What the exercise asks –
Continue the forum thread below about painting Great Stuff foam ledges to match an Exo Terra terrarium background, starting after its final sentence.

Document extract –

--- start ---

# Safe Paint For Exo Terra Background with Great Stuff



## Scootin Newton (May 15, 2014)

So I'm working on my first Terrarium and built some ledges with GS, now I would like to paint the GS to resemble the ET background I have a couple of airbrushes and some CREATEX Paint but would like to know if anyone has used Createx before or something similar?
Thanks
Newton


----------



## Dendro Dave (Aug 2, 2005)

Scootin Newton said:


> So I'm working on my first Terrarium and built some ledges with GS, now I would like to paint the GS to resemble the ET background I have a couple of airbrushes and some CREATEX Paint but would like to know if anyone has used Createx before or something similar?
> Thanks
> Newton


Well urethane based foams will take spray paint and other stuff fine, but the exo-terra backgrounds are Styrofoam I thin and may melt with regular paints unless you coat it first.

Might try this before you paint the exo strlyrofoam with any thing. 

Foam Coat, Foam Glue and Foam

I know plasti dip and urethane spray coating also melt styrofoam, but work fine on greatstuff. I don't know what exo-terra uses to color those backgrounds, maybe they'll take paint without some kinda coating, but I'd dona small test patch to be sure.

--- end ---

Excerpted data –

--- start ---

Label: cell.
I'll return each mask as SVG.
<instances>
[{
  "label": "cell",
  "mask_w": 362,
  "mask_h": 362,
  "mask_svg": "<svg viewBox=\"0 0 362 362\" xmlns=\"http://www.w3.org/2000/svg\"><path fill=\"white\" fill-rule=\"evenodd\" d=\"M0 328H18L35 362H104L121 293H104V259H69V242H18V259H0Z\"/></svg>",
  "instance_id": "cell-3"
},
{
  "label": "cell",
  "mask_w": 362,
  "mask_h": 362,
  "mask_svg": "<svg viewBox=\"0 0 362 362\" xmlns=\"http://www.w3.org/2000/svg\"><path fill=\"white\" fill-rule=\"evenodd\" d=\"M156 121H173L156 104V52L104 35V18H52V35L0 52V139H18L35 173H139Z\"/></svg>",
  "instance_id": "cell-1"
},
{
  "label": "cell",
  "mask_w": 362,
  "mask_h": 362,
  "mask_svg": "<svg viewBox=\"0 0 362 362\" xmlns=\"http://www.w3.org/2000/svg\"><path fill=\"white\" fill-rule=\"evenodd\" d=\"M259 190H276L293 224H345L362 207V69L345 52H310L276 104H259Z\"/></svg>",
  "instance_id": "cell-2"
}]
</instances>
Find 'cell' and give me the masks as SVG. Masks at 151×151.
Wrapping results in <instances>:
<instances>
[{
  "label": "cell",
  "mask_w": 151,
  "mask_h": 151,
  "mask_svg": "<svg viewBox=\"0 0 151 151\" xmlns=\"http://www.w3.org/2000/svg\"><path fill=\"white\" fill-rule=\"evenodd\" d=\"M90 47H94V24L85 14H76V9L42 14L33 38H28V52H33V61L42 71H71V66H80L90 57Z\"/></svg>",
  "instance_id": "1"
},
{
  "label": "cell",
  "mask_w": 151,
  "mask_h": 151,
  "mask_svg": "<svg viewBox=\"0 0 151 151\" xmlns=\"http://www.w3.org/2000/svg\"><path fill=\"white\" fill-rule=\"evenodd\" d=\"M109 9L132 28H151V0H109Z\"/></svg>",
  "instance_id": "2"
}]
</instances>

--- end ---
--- start ---

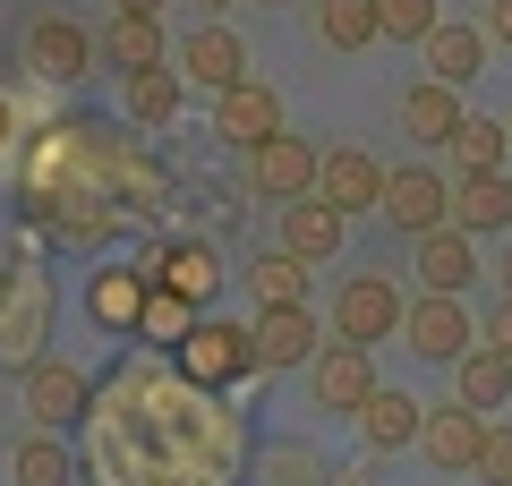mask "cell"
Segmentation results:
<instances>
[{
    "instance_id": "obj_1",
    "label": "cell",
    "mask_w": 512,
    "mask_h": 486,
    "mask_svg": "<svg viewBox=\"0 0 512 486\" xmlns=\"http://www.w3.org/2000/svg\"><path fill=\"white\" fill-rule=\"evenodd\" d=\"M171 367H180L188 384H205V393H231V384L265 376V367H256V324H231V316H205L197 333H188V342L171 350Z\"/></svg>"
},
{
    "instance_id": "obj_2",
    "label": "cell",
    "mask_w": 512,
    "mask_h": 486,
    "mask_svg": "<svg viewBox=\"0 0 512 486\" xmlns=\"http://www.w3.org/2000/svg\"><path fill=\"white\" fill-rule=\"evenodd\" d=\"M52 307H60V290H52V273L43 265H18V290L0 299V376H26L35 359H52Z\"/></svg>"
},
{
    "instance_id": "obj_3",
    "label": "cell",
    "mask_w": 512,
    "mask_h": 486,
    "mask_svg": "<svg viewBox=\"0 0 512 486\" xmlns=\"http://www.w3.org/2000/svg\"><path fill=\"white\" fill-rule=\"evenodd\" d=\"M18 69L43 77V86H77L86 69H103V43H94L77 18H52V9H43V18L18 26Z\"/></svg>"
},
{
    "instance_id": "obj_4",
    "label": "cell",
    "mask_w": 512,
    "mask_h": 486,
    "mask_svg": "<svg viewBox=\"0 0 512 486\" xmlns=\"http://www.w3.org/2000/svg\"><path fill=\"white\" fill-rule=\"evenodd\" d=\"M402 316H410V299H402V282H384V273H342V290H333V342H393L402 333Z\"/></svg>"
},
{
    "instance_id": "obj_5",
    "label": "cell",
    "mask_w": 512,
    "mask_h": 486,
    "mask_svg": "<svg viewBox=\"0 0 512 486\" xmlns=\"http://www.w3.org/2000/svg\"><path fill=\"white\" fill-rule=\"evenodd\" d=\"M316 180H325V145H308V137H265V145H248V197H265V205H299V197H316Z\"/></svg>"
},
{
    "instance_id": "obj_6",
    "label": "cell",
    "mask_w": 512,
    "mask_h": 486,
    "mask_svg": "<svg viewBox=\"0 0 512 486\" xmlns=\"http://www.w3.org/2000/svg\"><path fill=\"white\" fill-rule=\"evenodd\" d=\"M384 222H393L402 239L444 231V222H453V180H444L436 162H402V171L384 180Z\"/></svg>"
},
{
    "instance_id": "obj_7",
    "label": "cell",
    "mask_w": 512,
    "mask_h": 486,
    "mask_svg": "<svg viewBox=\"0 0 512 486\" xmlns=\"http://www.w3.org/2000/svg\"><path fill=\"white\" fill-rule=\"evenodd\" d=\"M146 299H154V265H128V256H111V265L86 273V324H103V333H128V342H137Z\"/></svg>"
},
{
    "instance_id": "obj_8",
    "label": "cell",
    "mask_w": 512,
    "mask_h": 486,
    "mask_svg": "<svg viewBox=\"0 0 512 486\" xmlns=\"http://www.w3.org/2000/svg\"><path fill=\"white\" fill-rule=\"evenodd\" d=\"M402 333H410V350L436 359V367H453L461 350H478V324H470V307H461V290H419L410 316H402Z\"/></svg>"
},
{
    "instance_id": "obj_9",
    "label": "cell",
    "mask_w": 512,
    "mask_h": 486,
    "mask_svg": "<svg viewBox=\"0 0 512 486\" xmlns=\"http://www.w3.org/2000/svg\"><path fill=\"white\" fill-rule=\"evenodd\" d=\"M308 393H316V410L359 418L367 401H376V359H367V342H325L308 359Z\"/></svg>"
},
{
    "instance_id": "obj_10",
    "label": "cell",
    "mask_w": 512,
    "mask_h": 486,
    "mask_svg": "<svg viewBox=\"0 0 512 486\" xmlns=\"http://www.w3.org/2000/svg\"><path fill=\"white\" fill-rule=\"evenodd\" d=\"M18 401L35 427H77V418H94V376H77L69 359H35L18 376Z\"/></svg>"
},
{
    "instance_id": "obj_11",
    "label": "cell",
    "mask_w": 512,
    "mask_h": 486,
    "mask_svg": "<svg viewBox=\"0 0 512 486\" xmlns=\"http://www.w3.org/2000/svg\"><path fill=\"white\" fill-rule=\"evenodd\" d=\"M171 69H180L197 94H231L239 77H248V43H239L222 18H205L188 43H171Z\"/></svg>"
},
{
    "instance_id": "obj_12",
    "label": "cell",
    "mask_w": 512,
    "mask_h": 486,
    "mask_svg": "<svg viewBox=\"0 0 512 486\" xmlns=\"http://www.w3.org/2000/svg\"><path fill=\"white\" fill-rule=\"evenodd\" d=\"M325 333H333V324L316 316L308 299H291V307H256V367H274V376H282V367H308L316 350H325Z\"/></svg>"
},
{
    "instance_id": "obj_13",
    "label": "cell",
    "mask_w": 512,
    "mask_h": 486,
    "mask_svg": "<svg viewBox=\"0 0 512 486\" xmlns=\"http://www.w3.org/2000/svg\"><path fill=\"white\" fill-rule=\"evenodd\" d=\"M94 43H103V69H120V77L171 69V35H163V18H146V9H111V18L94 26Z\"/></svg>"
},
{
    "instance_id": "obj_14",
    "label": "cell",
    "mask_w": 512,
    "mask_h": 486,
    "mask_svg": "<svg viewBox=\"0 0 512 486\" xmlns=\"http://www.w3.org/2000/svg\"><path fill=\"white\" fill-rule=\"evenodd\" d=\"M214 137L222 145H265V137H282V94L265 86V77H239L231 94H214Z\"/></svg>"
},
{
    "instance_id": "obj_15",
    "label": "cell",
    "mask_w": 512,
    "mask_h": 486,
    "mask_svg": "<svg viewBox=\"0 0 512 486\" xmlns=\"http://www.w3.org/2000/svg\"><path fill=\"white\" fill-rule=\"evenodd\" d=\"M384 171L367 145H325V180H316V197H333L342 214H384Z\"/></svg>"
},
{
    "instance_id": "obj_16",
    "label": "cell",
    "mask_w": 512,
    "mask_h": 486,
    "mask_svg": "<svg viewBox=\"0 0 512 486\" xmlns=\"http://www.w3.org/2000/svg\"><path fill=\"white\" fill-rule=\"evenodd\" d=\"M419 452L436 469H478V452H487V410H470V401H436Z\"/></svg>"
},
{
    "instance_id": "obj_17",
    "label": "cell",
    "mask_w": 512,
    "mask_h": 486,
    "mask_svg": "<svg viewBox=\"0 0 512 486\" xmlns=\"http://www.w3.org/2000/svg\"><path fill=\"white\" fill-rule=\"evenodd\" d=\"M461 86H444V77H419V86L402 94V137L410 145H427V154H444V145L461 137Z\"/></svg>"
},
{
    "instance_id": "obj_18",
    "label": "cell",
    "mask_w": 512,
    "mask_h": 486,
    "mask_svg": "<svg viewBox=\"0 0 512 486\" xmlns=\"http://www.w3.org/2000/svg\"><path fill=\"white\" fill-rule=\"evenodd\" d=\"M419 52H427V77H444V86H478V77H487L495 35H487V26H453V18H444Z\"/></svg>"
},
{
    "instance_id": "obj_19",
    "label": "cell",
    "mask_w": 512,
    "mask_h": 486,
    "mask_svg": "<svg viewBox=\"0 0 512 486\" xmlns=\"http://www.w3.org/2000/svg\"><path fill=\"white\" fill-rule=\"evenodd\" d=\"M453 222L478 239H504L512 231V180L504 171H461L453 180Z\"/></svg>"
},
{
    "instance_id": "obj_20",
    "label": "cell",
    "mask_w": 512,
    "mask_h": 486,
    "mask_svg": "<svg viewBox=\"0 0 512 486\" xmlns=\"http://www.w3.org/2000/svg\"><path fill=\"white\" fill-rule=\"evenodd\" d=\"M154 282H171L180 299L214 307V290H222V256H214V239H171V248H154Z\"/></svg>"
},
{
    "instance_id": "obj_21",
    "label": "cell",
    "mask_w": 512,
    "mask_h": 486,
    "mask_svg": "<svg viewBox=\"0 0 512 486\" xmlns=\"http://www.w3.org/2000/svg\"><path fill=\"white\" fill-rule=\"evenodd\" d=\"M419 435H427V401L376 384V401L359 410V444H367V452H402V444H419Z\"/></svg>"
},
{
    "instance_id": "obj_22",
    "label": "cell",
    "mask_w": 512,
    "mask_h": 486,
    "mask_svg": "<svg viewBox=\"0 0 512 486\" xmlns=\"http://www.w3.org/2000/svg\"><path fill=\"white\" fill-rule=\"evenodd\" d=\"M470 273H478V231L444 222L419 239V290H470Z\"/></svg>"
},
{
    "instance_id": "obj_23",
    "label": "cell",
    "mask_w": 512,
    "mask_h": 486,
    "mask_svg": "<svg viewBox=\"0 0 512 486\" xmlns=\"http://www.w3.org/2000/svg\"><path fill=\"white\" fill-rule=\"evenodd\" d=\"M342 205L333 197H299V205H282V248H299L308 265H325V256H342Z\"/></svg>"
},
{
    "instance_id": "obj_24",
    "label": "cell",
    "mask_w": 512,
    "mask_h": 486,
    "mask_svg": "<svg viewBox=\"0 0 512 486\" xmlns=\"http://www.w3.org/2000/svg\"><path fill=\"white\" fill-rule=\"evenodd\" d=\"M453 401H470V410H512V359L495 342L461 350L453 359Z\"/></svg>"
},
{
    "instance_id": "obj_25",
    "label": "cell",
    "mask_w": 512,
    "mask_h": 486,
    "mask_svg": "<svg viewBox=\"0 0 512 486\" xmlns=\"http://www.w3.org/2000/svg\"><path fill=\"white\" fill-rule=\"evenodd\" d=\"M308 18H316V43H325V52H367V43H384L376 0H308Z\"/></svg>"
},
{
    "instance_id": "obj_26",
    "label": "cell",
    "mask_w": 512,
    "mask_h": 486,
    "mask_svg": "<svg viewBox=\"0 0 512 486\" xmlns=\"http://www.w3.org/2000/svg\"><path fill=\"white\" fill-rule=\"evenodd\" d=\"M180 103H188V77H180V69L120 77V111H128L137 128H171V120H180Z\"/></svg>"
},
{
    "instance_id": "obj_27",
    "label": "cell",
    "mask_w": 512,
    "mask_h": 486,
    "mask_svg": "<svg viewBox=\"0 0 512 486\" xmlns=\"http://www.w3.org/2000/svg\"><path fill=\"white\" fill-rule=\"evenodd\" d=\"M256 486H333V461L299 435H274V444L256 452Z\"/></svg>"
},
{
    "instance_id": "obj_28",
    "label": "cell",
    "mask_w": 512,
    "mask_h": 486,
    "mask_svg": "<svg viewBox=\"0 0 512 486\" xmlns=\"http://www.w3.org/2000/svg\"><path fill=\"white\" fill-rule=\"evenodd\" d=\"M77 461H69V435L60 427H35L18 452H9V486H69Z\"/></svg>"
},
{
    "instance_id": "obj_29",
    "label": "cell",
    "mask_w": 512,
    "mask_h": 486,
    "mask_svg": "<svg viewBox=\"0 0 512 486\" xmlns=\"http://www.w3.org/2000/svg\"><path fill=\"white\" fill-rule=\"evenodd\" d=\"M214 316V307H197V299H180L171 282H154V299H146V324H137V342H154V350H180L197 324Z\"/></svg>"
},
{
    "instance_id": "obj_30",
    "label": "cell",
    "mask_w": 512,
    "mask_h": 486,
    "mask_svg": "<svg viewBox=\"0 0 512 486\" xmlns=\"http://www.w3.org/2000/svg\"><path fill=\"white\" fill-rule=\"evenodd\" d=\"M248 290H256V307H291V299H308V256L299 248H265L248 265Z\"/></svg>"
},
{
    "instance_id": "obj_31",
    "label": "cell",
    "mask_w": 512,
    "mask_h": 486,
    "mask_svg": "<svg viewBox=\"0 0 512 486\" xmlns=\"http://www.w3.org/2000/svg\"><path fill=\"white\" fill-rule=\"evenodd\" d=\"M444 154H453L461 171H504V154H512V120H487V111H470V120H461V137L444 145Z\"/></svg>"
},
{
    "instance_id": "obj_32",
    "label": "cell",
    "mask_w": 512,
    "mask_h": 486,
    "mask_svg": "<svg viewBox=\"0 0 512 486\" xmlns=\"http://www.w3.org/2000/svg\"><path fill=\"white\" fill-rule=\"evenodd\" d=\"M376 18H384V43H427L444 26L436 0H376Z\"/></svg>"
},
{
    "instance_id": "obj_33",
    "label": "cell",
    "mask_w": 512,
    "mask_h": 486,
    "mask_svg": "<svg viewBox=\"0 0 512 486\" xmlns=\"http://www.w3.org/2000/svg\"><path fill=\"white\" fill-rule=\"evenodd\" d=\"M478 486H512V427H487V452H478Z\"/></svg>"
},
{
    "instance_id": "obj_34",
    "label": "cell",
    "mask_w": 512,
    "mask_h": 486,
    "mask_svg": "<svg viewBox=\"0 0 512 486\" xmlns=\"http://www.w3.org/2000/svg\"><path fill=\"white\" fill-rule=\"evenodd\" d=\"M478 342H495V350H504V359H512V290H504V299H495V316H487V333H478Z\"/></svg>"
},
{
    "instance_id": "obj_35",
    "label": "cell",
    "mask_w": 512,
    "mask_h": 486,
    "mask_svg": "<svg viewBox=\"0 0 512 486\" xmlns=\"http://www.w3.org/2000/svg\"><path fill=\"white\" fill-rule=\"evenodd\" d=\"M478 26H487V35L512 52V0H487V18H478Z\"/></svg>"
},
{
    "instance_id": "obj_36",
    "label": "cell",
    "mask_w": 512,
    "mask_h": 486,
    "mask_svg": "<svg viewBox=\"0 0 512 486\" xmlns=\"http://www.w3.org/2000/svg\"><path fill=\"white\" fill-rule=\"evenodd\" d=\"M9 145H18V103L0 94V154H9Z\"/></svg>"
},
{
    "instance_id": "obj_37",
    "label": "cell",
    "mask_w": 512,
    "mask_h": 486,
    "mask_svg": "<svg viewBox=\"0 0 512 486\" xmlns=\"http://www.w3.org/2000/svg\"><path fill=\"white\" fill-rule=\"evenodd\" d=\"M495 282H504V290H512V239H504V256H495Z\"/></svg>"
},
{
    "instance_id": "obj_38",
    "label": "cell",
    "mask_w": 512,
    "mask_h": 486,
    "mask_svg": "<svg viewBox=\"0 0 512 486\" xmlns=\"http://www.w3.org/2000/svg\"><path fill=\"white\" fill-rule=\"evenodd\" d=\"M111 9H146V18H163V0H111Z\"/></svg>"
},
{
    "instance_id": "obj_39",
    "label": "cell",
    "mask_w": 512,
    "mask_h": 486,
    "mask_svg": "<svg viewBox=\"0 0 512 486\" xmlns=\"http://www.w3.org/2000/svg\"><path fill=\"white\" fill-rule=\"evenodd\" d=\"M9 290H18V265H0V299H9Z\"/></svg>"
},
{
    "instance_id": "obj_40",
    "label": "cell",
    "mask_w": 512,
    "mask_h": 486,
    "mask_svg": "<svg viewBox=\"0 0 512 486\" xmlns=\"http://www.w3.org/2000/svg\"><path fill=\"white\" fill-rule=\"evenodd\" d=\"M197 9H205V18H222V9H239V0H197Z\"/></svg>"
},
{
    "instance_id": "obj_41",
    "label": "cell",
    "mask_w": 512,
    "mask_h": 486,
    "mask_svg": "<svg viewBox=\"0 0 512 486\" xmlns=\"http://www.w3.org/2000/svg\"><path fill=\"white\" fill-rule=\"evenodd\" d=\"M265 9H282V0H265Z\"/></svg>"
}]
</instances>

--- end ---
--- start ---

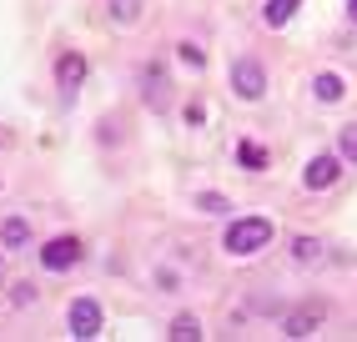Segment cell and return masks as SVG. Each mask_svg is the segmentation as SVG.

--- end ---

Response to the task –
----------



## FroggyKnight (Mar 14, 2013)

Dendro Dave said:


> Well urethane based foams will take spray paint and other stuff fine, but the exo-terra backgrounds are Styrofoam I thin and may melt with regular paints unless you coat it first.
> 
> Might try this before you paint the exo strlyrofoam with any thing.
> 
> ...


I believe he is planning to paint the great stuff background, not the exo terra one and is just trying to get a similar color. That's a great link though! I might use something like that in the future 

John


----------



## Dendro Dave (Aug 2, 2005)

FroggyKnight said:


> I believe he is planning to paint the great stuff background, not the exo terra one and is just trying to get a similar color. That's a great link though! I might use something like that in the future
> 
> John


Ah, might be right... I thought he was adding GS foam ledges to the exo background already in there 

Credit where credit is due. I got the link from this king of diy vid..

https://www.youtube.com/watch?v=rvteVZwamRw

But here is a bonus link/info i will take credit for. 

Turns out taxidermy supply stores have all kinds of tools and fake rock/wood stuff that could work in a viv, often cheaper then what similar stuff sells for in our hobby, or the aquarium hobby...
Explore...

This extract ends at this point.